Last night I had a conversation with my 10yr old son about when he and his sisters were born.
It started off because of a conversation I had had with his teacher that morning. She had told me he had been telling her that he blamed himself for my miscarriage 9 years ago. That it was his fault because he had made me go to the zoo and he was the only child so he must have been naughty and that the baby was a boy and because he killed his brother that's why he only had sisters.
When I heard this my heart broke, as I realised he knew more about my miscarriage than I realised and the time had come to tell the truth.
The comment about the zoo really got to me because my biggest secret is I fear I am to blame for the loss of the baby!
I found out I was pregnant again around his first birthday and we were all thrilled as we wanted a brother or a sister for him. At the time I was working for social services as a support worker working with adults and children with special needs in the community and one of the clients I looked after every other Saturday was a teenage boy with a mental age of a much younger child.
I knew I was pregnant and had informed work so that changes had been made to ensure the safety of myself and my unborn child and this boy was one of the clients that I kept. One Saturday when I went to pick him up his mother suggested I took him to a nearby petting zoo and I agreed thinking it was a good idea. It was spring and whilst I knew to stay away from sheep because they carry a disease which causes a miscarriage, it never occurred to me to keep away from lambs!
About a week or so later I was walking down the main high street in the busy city centre of Chester when I was tripped up by a blind man with a stick. Now whilst I could see him coming and I tried to get out of his way, he obviously didn't realise how busy the pavement was and he was walking pretty fast. We collided and both went flying and whilst everyone rushed to his aid, no one came to me at all and I remember bursting into tears, worried I had hurt my unborn baby. My fears soon became true as a few days later I began to bleed and discovered I had lost my baby (see my miscarriage story here and here)
After my miscarriage and the D&C I received a telephone call from the hospital who said that the results had shown I had an infection but they denied that it had caused my miscarriage and I was given some antibiotics. I trusted what they said and took the medication.

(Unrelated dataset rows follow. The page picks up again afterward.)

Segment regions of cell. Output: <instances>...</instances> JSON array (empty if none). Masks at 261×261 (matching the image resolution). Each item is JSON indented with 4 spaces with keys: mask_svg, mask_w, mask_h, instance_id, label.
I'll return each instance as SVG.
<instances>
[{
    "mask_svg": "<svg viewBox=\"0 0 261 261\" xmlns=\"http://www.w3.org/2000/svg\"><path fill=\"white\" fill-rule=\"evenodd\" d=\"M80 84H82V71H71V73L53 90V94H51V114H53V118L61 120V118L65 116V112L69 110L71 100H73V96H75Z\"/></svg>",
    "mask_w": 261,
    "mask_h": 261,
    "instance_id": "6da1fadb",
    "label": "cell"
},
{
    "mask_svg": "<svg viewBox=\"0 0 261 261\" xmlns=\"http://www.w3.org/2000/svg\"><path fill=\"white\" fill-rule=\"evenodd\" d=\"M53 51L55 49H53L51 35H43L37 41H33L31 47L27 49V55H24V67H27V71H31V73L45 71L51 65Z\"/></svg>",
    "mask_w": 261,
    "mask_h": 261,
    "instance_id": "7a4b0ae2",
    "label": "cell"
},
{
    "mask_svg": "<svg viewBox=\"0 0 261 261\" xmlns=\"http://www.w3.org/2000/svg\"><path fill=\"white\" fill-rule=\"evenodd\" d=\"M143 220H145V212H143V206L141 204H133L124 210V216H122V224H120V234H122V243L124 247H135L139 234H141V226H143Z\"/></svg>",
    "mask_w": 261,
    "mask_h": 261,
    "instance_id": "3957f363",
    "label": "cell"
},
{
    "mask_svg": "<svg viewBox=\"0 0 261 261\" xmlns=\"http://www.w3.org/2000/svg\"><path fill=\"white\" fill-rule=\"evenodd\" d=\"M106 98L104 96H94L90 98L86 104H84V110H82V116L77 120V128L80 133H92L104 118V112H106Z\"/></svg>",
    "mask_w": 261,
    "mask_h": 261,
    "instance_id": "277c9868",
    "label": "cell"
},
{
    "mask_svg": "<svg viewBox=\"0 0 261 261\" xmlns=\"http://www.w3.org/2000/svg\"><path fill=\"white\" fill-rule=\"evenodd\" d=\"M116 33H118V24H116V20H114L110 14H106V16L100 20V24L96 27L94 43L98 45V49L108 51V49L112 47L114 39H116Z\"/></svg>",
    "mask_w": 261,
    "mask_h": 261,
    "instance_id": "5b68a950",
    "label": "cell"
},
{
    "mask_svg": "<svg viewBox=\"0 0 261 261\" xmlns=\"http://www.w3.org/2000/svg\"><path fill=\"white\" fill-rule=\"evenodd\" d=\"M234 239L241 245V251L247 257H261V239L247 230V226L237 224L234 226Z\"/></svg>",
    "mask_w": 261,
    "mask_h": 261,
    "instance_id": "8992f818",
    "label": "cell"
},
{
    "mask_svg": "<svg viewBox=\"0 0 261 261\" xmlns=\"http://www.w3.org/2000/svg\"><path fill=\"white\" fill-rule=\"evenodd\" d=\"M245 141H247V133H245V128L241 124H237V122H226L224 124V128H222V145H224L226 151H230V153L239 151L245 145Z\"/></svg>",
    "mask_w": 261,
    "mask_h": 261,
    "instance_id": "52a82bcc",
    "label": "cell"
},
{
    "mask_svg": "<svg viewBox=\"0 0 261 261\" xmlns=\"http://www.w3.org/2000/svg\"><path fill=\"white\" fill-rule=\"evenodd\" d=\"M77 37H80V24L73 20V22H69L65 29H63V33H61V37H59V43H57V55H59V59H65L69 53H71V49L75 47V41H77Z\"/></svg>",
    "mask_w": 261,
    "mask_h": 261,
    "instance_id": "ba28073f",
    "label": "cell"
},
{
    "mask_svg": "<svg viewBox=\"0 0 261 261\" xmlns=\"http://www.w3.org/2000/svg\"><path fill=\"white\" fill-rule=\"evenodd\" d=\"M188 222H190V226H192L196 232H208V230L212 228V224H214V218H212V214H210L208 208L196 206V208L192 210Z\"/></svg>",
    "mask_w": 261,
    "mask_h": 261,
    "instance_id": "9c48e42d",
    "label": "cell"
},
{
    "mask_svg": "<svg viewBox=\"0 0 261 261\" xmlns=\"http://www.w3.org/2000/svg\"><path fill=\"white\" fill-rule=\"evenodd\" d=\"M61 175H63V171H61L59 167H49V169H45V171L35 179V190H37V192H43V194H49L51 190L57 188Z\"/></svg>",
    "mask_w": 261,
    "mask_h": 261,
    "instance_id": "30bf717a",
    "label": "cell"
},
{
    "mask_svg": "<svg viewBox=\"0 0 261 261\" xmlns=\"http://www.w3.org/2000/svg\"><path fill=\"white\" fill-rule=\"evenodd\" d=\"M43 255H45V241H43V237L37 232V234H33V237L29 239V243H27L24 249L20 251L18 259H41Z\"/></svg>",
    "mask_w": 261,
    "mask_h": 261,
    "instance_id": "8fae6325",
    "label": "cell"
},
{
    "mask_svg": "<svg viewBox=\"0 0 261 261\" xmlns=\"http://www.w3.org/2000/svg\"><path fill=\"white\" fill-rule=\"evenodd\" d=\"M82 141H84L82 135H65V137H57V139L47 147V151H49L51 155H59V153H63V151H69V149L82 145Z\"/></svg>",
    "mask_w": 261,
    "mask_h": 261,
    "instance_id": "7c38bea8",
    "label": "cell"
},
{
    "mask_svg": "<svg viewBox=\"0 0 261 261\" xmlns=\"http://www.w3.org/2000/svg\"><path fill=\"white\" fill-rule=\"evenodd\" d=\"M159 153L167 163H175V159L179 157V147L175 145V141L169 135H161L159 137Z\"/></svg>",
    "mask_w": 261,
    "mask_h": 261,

Two short weeks after the miscarriage I conceived my 8 year old and went on to have a trouble-free pregnancy (her delivery was something completely different read about it here and here!)
As time passed I learnt that you should stay away from lambs as well as sheep and I began to wonder about the miscarriage, the petting zoo and the infection and wondered if they were linked. Then a couple of years ago I spied something on my notes saying that the baby had died at 6 or 8 weeks pregnant, even though I was 13 weeks pregnant when I miscarried! I realised that that was the time I went to the petting zoo and this meant that I had caused my miscarriage! Something I will have to live with for the rest of my life!
So last night I sat with my son and reassured him that he was not to blame for my miscarriage. That no matter how naughty he had been, it would not have caused it and that sometimes, for no reason at all, sometimes babies died and women suffer miscarriages or stillbirth. That sometimes there was no reason at all, they just happened!
I admitted to him about the petting zoo and that it wasn't him I took. That if anyone was to blame, it wasn't him it was me! He gave me a hug and told me it wasn't my fault either and he didn't blame me!